Medicare and Social Security are important retirement security programs for millions of Americans. But they are ticking time bombs with trillions in future unfunded obligations that will bankrupt America if they are not changed. Though awareness of this critical situation continues to grow, Americans remain reluctant to support reform, understandably fearful of the prospect of paying into a program and then not receiving what they paid for. As Ricardo Alonso-Zaldivar wrote for the AP, “You paid your Medicare taxes all those years and think you deserve your money’s worth: full benefits after you retire.”

But recent research from the Urban Institute’s C. Eugene Steuerle and Stephanie Rennane shows that Americans actually receive benefits well in excess of what they pay in. The truth is, American taxpayers do not actually pay for their own future retirement benefits. Instead, their tax dollars pay for current Medicare and Social Security beneficiaries. Steuerle writes, “The complication is that [recent retirees’] Social Security taxes mainly supported their parents in retirement, and the only way they can do as well in a money-in-money-out (at times partially funded) system is to foist higher tax rates on their children.”

(Stored data)
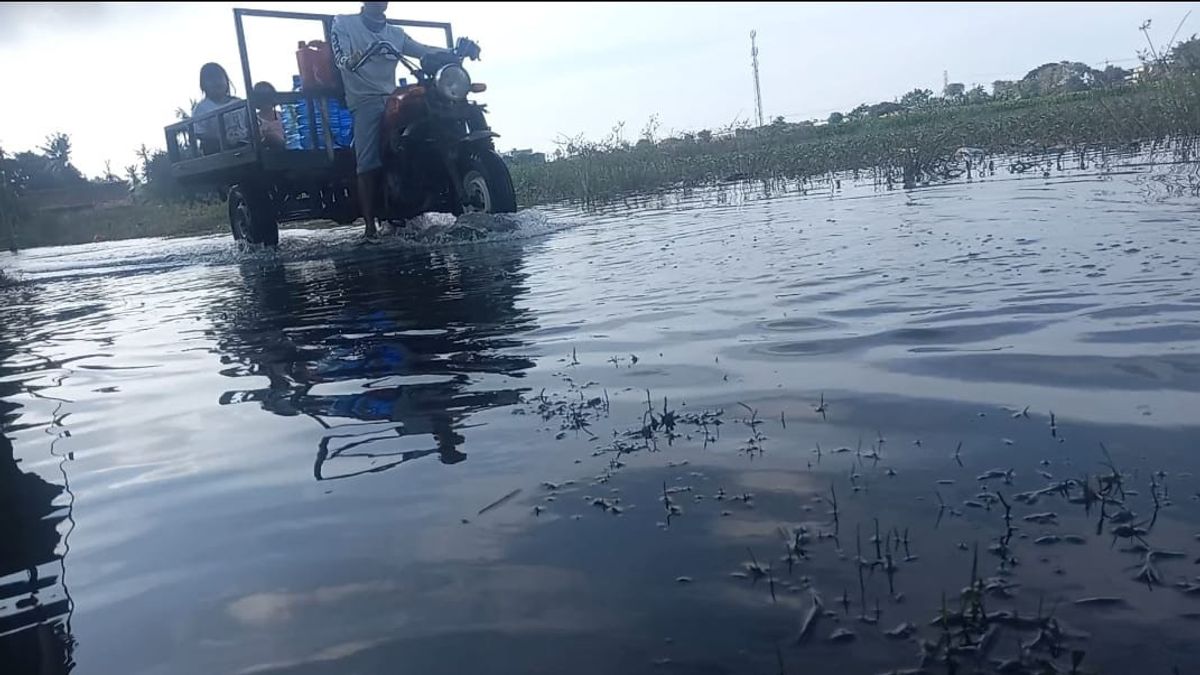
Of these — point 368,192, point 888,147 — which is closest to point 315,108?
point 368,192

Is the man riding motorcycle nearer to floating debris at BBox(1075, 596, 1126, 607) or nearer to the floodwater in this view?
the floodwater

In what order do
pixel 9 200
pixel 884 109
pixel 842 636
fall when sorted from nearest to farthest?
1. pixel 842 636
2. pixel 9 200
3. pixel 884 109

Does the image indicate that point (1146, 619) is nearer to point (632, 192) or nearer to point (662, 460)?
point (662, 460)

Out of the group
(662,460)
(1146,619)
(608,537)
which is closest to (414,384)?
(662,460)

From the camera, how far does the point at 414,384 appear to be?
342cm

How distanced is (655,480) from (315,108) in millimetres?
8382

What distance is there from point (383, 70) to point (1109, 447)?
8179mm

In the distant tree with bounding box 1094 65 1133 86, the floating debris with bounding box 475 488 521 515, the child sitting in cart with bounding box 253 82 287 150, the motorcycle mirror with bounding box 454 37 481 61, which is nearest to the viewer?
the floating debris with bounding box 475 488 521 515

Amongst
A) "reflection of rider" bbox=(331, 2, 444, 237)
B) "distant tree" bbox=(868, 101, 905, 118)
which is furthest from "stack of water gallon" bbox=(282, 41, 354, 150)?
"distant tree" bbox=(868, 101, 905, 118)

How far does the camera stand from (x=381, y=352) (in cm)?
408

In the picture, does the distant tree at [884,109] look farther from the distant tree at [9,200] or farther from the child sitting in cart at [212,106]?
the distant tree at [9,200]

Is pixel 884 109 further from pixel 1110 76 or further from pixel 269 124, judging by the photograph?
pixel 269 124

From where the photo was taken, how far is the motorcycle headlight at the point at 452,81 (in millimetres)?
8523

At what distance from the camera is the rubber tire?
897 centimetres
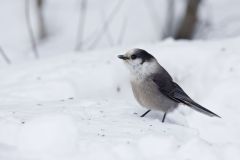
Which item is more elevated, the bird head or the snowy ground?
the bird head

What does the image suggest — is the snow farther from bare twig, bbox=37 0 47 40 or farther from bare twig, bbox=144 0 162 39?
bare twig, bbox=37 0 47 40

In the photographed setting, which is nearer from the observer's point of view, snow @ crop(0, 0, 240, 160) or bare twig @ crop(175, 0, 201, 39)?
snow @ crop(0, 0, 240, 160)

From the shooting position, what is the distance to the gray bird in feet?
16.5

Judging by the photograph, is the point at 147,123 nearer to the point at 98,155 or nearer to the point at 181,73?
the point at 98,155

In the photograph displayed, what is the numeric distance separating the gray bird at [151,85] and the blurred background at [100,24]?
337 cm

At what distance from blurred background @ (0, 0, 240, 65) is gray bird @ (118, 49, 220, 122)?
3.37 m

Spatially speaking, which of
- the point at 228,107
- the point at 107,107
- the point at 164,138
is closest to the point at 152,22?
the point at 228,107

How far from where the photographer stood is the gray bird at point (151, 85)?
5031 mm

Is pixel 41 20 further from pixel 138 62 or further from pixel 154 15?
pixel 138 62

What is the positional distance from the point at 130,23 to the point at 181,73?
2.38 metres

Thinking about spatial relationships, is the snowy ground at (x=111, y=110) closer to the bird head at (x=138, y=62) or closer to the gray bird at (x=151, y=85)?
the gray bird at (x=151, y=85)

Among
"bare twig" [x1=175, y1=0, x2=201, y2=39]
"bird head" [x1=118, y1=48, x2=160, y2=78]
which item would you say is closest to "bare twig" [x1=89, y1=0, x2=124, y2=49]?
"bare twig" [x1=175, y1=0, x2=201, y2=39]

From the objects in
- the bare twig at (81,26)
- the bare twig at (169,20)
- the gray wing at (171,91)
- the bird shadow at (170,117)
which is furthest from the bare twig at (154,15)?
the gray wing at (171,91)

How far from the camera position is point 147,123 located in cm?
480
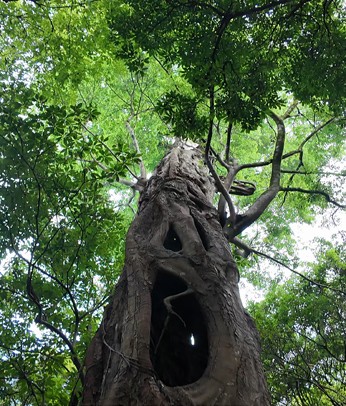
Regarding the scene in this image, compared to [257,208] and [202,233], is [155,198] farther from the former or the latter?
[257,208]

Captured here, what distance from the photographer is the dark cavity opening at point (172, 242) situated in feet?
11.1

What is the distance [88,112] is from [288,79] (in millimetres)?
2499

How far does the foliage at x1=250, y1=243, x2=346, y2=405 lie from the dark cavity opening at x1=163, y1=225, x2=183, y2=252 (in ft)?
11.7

...

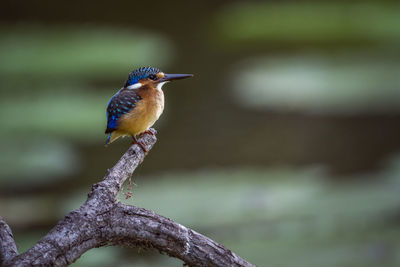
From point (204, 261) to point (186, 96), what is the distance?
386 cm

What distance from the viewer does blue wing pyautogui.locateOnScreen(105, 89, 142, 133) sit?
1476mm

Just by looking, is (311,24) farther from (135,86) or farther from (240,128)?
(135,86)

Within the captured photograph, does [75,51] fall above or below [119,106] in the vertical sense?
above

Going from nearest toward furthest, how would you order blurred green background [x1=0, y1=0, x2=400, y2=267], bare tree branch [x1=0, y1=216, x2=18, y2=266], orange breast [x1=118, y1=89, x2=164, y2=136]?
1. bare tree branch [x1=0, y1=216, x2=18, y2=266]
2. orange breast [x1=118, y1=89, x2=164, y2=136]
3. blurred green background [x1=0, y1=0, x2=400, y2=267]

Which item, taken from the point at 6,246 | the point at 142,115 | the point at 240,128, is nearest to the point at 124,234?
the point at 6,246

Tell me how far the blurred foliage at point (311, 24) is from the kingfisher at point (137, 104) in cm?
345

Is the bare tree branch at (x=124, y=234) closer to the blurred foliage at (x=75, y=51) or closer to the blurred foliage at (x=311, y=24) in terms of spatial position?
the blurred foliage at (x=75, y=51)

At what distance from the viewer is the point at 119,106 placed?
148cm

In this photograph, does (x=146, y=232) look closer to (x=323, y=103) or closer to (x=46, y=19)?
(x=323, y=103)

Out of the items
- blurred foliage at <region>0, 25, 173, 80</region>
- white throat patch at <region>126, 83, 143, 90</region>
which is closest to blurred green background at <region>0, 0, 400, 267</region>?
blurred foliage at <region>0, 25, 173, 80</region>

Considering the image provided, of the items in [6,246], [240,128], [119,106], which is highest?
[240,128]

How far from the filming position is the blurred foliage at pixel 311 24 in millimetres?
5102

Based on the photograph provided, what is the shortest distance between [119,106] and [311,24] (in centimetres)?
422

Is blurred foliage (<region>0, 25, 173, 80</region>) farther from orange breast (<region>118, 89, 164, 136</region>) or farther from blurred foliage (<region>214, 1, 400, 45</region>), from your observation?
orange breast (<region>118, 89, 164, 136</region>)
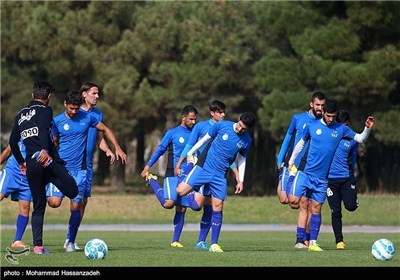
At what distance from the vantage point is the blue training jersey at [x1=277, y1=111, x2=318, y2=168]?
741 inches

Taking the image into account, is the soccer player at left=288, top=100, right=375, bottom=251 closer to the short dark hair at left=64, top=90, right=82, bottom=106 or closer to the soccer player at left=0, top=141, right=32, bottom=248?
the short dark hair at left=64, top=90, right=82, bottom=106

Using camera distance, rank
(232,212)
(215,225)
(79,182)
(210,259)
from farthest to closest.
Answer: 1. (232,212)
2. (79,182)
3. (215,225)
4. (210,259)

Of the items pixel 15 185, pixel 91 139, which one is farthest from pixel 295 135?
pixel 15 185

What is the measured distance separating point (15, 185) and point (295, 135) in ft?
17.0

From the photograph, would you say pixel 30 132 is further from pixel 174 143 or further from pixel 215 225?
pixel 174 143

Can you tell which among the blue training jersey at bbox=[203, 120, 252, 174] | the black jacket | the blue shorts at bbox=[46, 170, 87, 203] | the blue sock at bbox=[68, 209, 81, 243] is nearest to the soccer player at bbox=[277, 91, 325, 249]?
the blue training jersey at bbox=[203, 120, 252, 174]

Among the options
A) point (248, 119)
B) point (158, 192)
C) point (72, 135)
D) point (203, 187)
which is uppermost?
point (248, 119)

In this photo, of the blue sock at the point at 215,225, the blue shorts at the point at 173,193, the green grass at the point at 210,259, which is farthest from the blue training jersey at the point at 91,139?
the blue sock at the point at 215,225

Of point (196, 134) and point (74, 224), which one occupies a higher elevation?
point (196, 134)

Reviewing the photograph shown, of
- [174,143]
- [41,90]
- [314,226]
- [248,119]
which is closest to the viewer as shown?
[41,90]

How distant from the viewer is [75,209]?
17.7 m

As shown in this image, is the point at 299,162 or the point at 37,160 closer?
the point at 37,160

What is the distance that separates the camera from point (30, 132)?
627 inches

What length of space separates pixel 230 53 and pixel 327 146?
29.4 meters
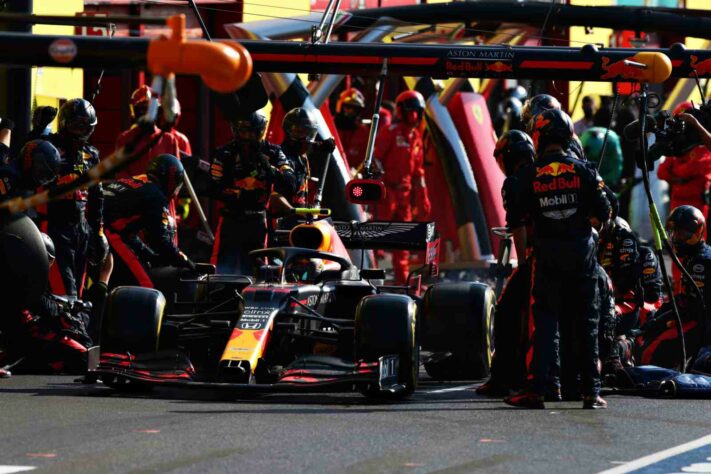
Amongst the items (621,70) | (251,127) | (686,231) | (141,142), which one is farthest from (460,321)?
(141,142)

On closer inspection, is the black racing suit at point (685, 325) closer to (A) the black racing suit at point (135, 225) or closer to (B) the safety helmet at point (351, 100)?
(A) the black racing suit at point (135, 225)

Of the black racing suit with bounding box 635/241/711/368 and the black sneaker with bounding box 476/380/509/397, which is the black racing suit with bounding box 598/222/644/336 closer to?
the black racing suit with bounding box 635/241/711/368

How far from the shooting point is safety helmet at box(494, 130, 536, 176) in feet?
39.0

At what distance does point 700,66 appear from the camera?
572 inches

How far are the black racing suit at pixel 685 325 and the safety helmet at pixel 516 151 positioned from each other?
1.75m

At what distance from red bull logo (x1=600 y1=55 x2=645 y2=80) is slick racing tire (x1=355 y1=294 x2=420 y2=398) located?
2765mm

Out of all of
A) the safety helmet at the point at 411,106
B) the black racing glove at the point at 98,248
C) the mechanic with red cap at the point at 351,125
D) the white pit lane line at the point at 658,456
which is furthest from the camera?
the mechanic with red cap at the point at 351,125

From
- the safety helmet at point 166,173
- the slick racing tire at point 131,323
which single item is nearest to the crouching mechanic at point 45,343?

---

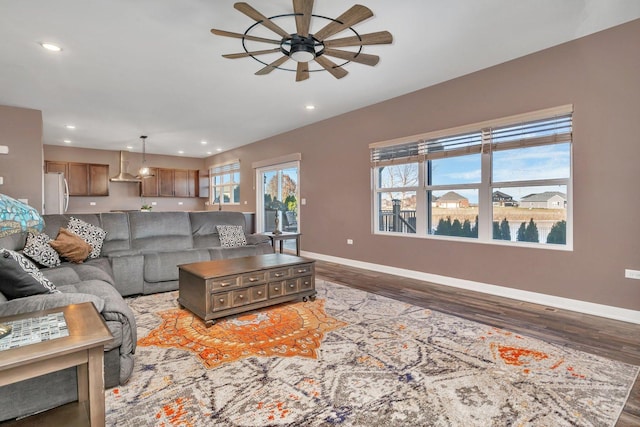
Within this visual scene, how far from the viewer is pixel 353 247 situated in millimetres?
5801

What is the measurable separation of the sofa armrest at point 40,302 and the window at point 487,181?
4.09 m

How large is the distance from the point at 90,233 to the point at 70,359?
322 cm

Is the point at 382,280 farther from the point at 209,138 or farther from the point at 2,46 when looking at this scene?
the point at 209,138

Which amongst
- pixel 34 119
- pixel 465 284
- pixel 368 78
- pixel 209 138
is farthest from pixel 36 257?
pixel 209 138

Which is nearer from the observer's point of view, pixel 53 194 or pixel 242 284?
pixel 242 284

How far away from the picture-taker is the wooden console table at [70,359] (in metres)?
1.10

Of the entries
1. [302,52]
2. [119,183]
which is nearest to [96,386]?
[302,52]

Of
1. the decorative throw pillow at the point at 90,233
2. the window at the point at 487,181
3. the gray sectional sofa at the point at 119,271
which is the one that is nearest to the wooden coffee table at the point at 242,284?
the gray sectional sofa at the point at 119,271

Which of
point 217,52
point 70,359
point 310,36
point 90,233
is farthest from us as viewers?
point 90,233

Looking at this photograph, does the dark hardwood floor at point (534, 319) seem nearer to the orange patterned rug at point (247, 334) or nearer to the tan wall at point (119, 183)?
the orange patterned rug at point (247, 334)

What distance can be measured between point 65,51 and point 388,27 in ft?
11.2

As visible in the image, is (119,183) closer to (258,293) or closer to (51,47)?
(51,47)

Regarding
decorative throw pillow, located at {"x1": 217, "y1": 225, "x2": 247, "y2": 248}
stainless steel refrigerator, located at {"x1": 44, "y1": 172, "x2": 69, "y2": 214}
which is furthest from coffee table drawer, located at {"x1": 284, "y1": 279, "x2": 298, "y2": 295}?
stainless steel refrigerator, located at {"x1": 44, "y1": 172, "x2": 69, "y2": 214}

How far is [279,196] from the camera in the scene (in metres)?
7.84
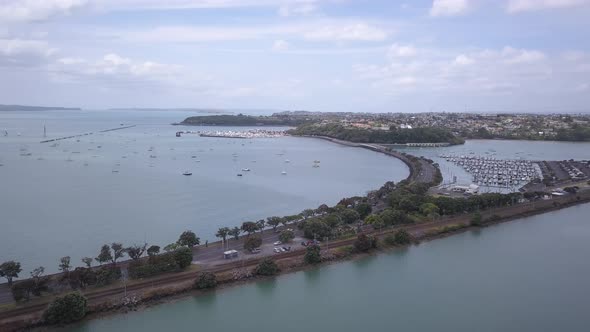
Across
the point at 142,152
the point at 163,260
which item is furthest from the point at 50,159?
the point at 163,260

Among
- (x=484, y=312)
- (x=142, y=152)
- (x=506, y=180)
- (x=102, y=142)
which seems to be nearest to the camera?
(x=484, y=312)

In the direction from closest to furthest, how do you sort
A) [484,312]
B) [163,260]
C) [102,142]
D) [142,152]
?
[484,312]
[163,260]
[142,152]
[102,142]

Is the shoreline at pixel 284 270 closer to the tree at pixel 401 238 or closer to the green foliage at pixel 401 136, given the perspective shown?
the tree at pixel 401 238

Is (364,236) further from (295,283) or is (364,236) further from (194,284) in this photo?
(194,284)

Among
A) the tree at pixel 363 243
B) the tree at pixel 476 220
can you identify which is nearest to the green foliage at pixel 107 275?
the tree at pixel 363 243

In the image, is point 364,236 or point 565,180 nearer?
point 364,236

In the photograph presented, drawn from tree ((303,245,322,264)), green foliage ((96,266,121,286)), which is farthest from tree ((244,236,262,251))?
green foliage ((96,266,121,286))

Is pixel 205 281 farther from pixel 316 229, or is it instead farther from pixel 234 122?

*What you are asked to do:*
According to the passage on Medicare and Social Security, why do Americans remain reluctant to support reform even as awareness of the programs' unfunded obligations grows?

*Answer box:*
They fear paying into a program and then not receiving what they paid for. They believe that years of paying Medicare taxes entitle them to full benefits after they retire.